3/8 Reading : Poetry Society of South Carolina
3/5 Reading: Friends Meeting House 7 pm 120 Old Pisgah Church Road, Columbia, SC
2/24 Brooklyn, New York
New York Writers Workshop @ Underland Gallery
2/23 New York Public Library
2/20 Tuesday Explorer – Zoom Event Reading
2/19- Linked poem workshop
2/8 – 3/21 (Thursdays)
The Art of Small Japanese Poems Thursdays February – March Online workshop
2/10
Book release party at Keith Summey North Charleston Library
2pm
Praise
Wake up, sleepwalkers: There’s a new book by Miho Kinnas that will show you places in your heart you have not gone yet –because her poems are not stories of feelings but the feelings themselves. Kinnas is known for her short Japanese poems, and I especially love the haiku with its sharp images and moral clarity. The same crystalline reality is found in her narrative poems, because Kinnas illuminates the edges of words, then wraps the whole poem in a ribbon of silk. This is craft. These poems are occupied by mothers and daughters, girls, and women; the book’s subject is love and, that’s a theme that is perfect to make beauty permanent, as Kinnas‘poetry certainly does in Waiting for Sunset to Bury Red Camellias.
Grace Cavalieri
Maryland Poet Laureate
Kinnas weaves the past into focused poetry that lurks into Basho’s legacy. Her poetry breaks new ground and is meant to be seen as well as heard, particularly the poem “Three Shrimp Boats on The Horizon” with its spacing, punctuation, and its corresponding nouns and verbs. This book rocks with different poetic forms, including haiku and tanka as well as innovative approaches to writing. Waiting for Sunset to Bury Red Camellias is fused with identity, family, love, and the natural world; it is polished music. I am grateful for this book. Read it now, because we get to travel with Kinnas on this poetic journey.
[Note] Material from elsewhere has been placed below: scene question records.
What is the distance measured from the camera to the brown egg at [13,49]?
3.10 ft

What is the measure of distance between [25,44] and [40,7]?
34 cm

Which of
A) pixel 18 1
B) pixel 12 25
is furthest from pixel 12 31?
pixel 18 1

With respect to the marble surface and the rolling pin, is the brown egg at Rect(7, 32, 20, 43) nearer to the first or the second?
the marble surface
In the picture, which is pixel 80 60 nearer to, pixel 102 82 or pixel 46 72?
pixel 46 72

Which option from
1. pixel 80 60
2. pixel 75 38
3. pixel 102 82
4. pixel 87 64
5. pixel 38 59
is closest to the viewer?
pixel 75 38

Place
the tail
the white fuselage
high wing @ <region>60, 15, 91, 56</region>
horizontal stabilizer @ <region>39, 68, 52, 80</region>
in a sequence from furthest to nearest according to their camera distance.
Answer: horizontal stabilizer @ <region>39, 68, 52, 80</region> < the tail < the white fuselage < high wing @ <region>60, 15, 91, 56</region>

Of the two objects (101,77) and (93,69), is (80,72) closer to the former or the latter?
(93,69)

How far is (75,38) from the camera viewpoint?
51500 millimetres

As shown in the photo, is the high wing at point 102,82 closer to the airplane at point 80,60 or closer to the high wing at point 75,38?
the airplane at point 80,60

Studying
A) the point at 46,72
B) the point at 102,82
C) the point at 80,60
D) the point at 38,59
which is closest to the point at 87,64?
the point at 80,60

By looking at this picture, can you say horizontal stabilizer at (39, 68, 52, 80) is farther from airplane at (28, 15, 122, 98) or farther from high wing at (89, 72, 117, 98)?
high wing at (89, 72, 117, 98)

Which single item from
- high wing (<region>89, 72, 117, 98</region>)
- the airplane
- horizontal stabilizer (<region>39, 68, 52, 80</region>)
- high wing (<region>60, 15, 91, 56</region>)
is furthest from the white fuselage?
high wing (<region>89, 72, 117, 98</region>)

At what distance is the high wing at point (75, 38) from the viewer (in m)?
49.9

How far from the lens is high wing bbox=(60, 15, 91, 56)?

Lenard D. Moore, author of Long Rain, and A Million Shadows at Noon
Miho Kinnas has created dreamlike poems here. Tender, mysterious, tugging at your heartstrings. I loved the way she experimented with the forms with some of her poems here. Some of them resembling a haibun but not really. I’d urge the readers to explore her poems which are like a walk through the still pine trees on a foggy morning.
Kanchan Chatterjee, author of Scattered Leaves and Did You say Faarbisganj?
Beginning with the very first poem, the speaker enters an exquisite world. In “The Sea Fog Arrives to Hide the Lies of a Woman Poet,” she says: “I often visit a walled city in my dreams where the gate/closes at sunset, not a second later or before.” Together, the speaker and reader travel through time and geography, glimpsing fleeting, often half-seen images and experiencing elusive, yet fully felt, emotions. The poems are surprising, precise, evocative, and stunning. The reader is always invited into the poems as a participant and guest. In this first poem the speaker says, “I see you just beyond the arch of the gate.” This acknowledgment of the reader captures the graciousness and expansiveness of this remarkable collection.
Arlene Naganawa, author of I Weave a Nest of Foil (forthcoming, March 2024), The Ark and the Bear, and, And We Were Talking About When We Had Bodies.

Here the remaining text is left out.